Three months in the making, the French-language station Couleur 3 (Color 3) is touting a one-day experiment using cloned voices of five real, human presenters — in what managers claim is a world first — and never-aired-before music composed almost entirely by computers, not people. From 6 a.m. to 7 p.m., the station said, AI controlled its airwaves. Every 20 minutes, listeners got a reminder.
With an eerie, Sci-Fi movie-like track whirring in the background, a soothing, raspy female voice said: “AI is taking your favourite radio by storm.”
“For 13 hours, our digital alter egos have taken the reins, broadcasting their voices and their messages across the airwaves, without mercy or respite,” the voice said, at times almost taunting listeners. “The boundaries between human and machine have been blurred, and it’s up to you to unravel what’s real and what’s fake.”
“Our voice clones and AI are here to unsettle, surprise and shake you. And for that matter, this text was also written by a robot.”

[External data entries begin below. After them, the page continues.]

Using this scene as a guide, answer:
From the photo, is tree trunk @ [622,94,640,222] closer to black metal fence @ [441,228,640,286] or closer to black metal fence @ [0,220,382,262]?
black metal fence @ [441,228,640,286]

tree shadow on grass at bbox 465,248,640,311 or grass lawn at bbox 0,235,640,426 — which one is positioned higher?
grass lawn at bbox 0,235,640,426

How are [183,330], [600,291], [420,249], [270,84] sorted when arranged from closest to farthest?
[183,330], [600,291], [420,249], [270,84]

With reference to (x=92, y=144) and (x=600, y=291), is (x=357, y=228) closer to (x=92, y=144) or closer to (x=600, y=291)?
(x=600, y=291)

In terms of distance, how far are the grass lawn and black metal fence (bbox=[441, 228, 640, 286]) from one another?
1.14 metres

The explosive emergence of ChatGPT last autumn and other “Generative AI” tools have caused a stir — and often fear, confusion, fascination, laughter, or worry — about the long-term economic, cultural, social and even political consequences.
Some musicians have complained that AI has ripped off their styles.
In the face of such recalcitrance, the Swiss station, which falls under the umbrella of public broadcaster Radio Television Switzerland, notes the concerns about AI — and embraces and seeks to de-mystify it.
Antoine Multone, the station’s chief, said Couleur 3 could get away with the experiment because it’s already known as “provocative.
”While some might fear the project could be a first step toward the obsolescence of people on the air — and firings of personnel too — or could weaken journalism, he defended the project as a lesson on how to live with AI.
“I think if we become ostriches … we put our heads in the sand and say, Mon Dieu, there’s a new technology! We’re all going to die!’ then yeah, we’re going to die because it (AI) is coming, whether we like it or not,” Multone said by phone. “We want to master the technology so we can then put limits on it.”